- _Task to carry out_
Set the listing down again in full, word for word, with the pictures left out.

⟨

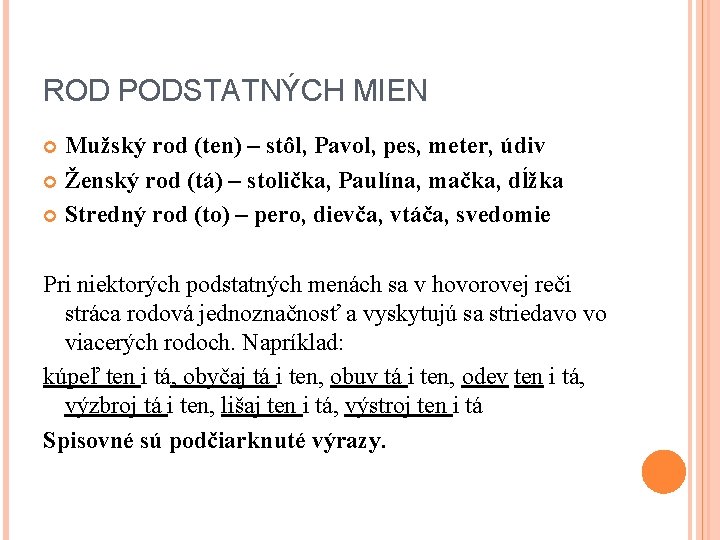 ROD PODSTATNÝCH MIEN

Mužský rod (ten) – stôl, Pavol, pes, meter, údiv
Ženský rod (tá) – stolička, Paulína, mačka, dĺžka
Stredný rod (to) – pero, dievča, vtáča, svedomie

Pri niektorých podstatných menách sa v hovorovej reči stráca rodová jednoznačnosť a vyskytujú sa striedavo vo viacerých rodoch. Napríklad:

kúpeľ ten i tá, obyčaj tá i ten, obuv tá i ten, odev ten i tá, výzbroj tá i ten, lišaj ten i tá, výstroj ten i tá

Spisovné sú podčiarknuté výrazy.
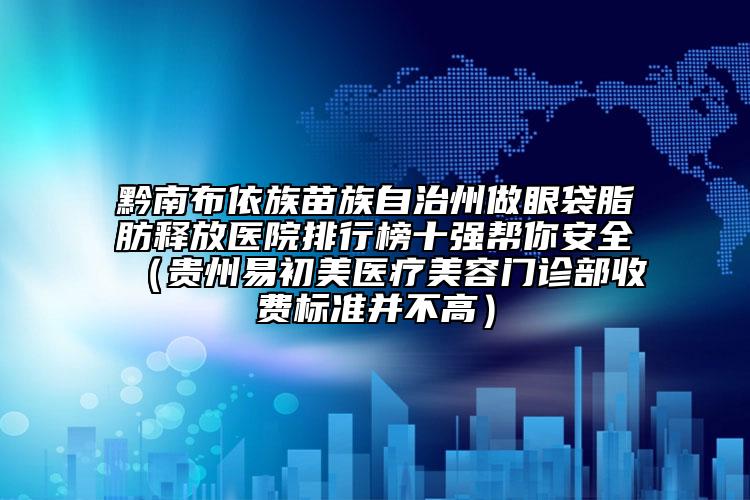 黔南布依族苗族自治州做眼袋脂肪释放医院排行榜十强帮你安全（贵州易初美医疗美容门诊部收费标准并不高）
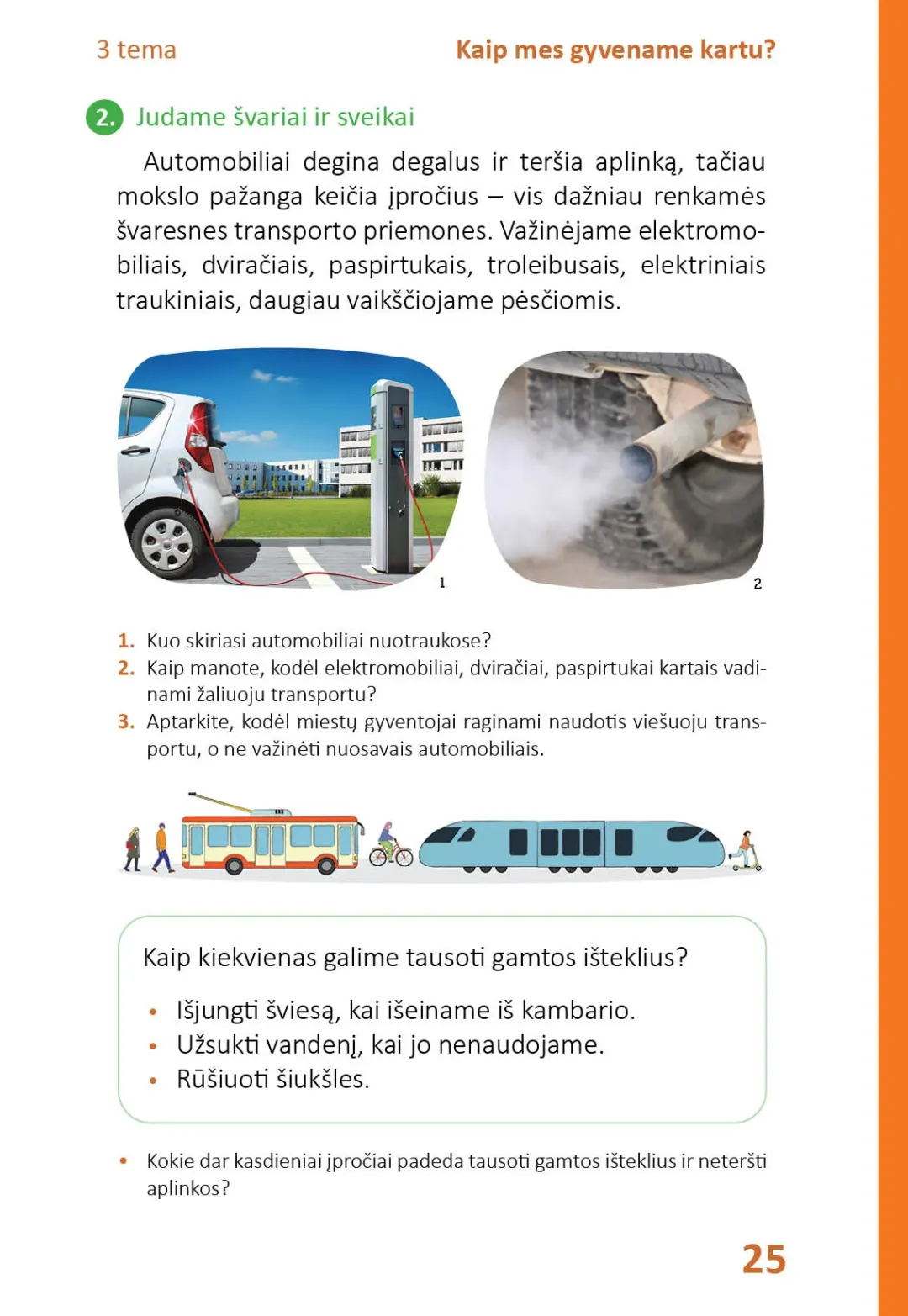 3 tema

Kaip mes gyvename kartu?

2. Judame švariai ir sveikai

Automobiliai degina degalus ir teršia aplinką, tačiau mokslo pažanga keičia įpročius – vis dažniau renkamės švaresnes transporto priemones. Važinėjame elektromobiliais, dviračiais, paspirtukais, troleibusais, elektriniais traukiniais, daugiau vaikščiojame pėsčiomis.

1

2

1. Kuo skiriasi automobiliai nuotraukose?
2. Kaip manote, kodėl elektromobiliai, dviračiai, paspirtukai kartais vadinami žaliuoju transportu?
3. Aptarkite, kodėl miestų gyventojai raginami naudotis viešuoju transportu, o ne važinėti nuosavais automobiliais.

Kaip kiekvienas galime tausoti gamtos išteklius?

• Išjungti šviesą, kai išeiname iš kambario.
• Užsukti vandenį, kai jo nenaudojame.
• Rūšiuoti šiukšles.

• Kokie dar kasdieniai įpročiai padeda tausoti gamtos išteklius ir neteršti aplinkos?

25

⟩

- _Solution below_
 ROD PODSTATNÝCH MIEN

Mužský rod (ten) – stôl, Pavol, pes, meter, údiv
Ženský rod (tá) – stolička, Paulína, mačka, dĺžka
Stredný rod (to) – pero, dievča, vtáča, svedomie

Pri niektorých podstatných menách sa v hovorovej reči stráca rodová jednoznačnosť a vyskytujú sa striedavo vo viacerých rodoch. Napríklad:

kúpeľ ten i tá, obyčaj tá i ten, obuv tá i ten, odev ten i tá, výzbroj tá i ten, lišaj ten i tá, výstroj ten i tá

Spisovné sú podčiarknuté výrazy.
 黔南布依族苗族自治州做眼袋脂肪释放医院排行榜十强帮你安全（贵州易初美医疗美容门诊部收费标准并不高）
 3 tema

Kaip mes gyvename kartu?

2. Judame švariai ir sveikai

Automobiliai degina degalus ir teršia aplinką, tačiau mokslo pažanga keičia įpročius – vis dažniau renkamės švaresnes transporto priemones. Važinėjame elektromobiliais, dviračiais, paspirtukais, troleibusais, elektriniais traukiniais, daugiau vaikščiojame pėsčiomis.

1

2

1. Kuo skiriasi automobiliai nuotraukose?
2. Kaip manote, kodėl elektromobiliai, dviračiai, paspirtukai kartais vadinami žaliuoju transportu?
3. Aptarkite, kodėl miestų gyventojai raginami naudotis viešuoju transportu, o ne važinėti nuosavais automobiliais.

Kaip kiekvienas galime tausoti gamtos išteklius?

• Išjungti šviesą, kai išeiname iš kambario.
• Užsukti vandenį, kai jo nenaudojame.
• Rūšiuoti šiukšles.

• Kokie dar kasdieniai įpročiai padeda tausoti gamtos išteklius ir neteršti aplinkos?

25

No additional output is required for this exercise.